Abstract
Background:
The concept of reliability is central to conducting—and understanding—research in Psychology. Students’ understanding of concepts are strengthened when they learn by applying concepts.
Objective:
This article describes initial evidence of an activity for teaching reliability.
Method:
Students watched a short video of a staged bank robbery. They then tested the reliability of two different forms of police instructions for eyewitness recall. In so doing, they gained practice at calculating and interpreting inter-rater reliability and test-retest reliability.
Results:
Data collected from N = 191 students indicates that the exercise has a statistically significant positive effect on student understanding of and confidence about reliability concepts contributes to a roughly 20% increase in performance when comparing responses on pre- and post-exercise multiple choice questions.
Conclusion:
The activity gives students practice with the concept of reliability in a way that is engaging and memorable insofar as it demonstrates the implications of reliability for the real world.
Teaching Implications:
The activity is straightforward to implement and encourages students to learn by “doing.”
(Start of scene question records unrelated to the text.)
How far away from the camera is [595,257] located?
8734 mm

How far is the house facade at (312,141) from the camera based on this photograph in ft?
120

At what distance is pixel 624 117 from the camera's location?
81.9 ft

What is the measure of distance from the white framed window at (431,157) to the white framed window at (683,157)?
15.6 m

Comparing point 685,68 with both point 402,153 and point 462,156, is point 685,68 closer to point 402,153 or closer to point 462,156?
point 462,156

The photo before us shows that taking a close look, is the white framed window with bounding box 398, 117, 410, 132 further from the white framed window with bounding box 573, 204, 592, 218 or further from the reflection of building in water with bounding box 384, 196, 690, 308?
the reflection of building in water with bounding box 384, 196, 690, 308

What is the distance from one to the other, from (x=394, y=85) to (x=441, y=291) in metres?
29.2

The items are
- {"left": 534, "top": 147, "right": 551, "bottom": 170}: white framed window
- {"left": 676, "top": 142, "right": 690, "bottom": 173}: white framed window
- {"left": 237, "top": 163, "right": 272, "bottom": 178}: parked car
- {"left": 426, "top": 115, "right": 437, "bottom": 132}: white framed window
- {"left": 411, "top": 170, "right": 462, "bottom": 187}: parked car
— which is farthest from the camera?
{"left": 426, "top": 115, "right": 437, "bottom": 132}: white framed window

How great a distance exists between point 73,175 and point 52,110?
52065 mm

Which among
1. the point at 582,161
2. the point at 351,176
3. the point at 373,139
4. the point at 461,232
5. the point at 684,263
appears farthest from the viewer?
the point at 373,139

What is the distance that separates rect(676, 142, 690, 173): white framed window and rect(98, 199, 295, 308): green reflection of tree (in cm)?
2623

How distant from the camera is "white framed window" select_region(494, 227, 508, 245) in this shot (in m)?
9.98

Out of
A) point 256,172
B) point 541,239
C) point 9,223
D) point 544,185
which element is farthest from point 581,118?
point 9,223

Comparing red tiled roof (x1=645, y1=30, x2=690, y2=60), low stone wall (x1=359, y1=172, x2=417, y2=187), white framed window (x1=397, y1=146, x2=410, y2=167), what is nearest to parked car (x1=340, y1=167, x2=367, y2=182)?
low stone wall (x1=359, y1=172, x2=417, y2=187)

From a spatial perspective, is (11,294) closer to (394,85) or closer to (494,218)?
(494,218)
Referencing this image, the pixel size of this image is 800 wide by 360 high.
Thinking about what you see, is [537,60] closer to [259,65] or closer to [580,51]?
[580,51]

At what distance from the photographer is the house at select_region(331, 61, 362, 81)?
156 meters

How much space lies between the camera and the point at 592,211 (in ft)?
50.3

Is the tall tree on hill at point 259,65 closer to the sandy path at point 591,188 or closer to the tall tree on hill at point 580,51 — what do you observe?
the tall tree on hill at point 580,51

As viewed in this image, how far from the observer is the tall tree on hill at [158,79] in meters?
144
Reliability is a fundamental concept in research methodology. Broadly speaking, reliability refers to the extent to which something predictably repeats across time, across situations, and across and within individuals. Reliability is especially important in psychology. We deal with humans, and humans vary in the way they think and feel and behave. Accordingly, when we attempt to measure or induce thoughts, feelings, and behaviors, there will always be natural variability and random error. Thus, a central question for researchers and students in psychology revolves around reliability: Are the methods and measures we are using capable of producing similar outcomes in different contexts, at different time points, between different people, and within the same person? The more confident we can be about a method or measure, the more confident we can be that our findings reflect a ‘truth’ about humanity.
Given the centrality of reliability in psychological research, educators have developed many and varied exercises for teaching the concept to undergraduate students. For example, students have learnt about reliability by engaging in behavioral observation of a mice colony (Herzog, 1988), developing personality scales (e.g., Camac & Camac, 1993; Miserandino, 2006), examining effects of position preference set on test responses (Buck, 1991), measuring vertical lines (Moore, 1981), unobtrusively observing strangers in public places (e.g., Wilson & Joye, 2017), and randomly generating sample sizes to examine effects on study outcomes (Strube, 1991).
This article describes a new exercise for teaching different aspects of reliability in a way that is highly engaging for students and easy for educators to adapt. The exercise draws upon several well-established pedagogical approaches. First—and as with the other exercises noted above—it is based upon the principles of active learning (e.g., Prince, 2004), which refers to learning by doing but also thinking about what one is doing when engaging in a task. Active learning has been shown to be more effective than passive learning, which is simply reading or hearing about a concept (for a meta-analysis of the effects of active over passive learning, see Freeman et al., 2014). Second, the exercise uses film as the teaching medium, and film has been shown to be an effective resource (e.g., Strelan, 2018) for its ability to bring the world into the classroom and its accessibility (e.g., Waller et al., 2013). Third, the exercise is rooted in a context which has salient real-world implications. There is evidence to suggest that deeper understanding of key concepts is more likely to eventuate when practical applications are highlighted (e.g., Brundiers et al., 2010).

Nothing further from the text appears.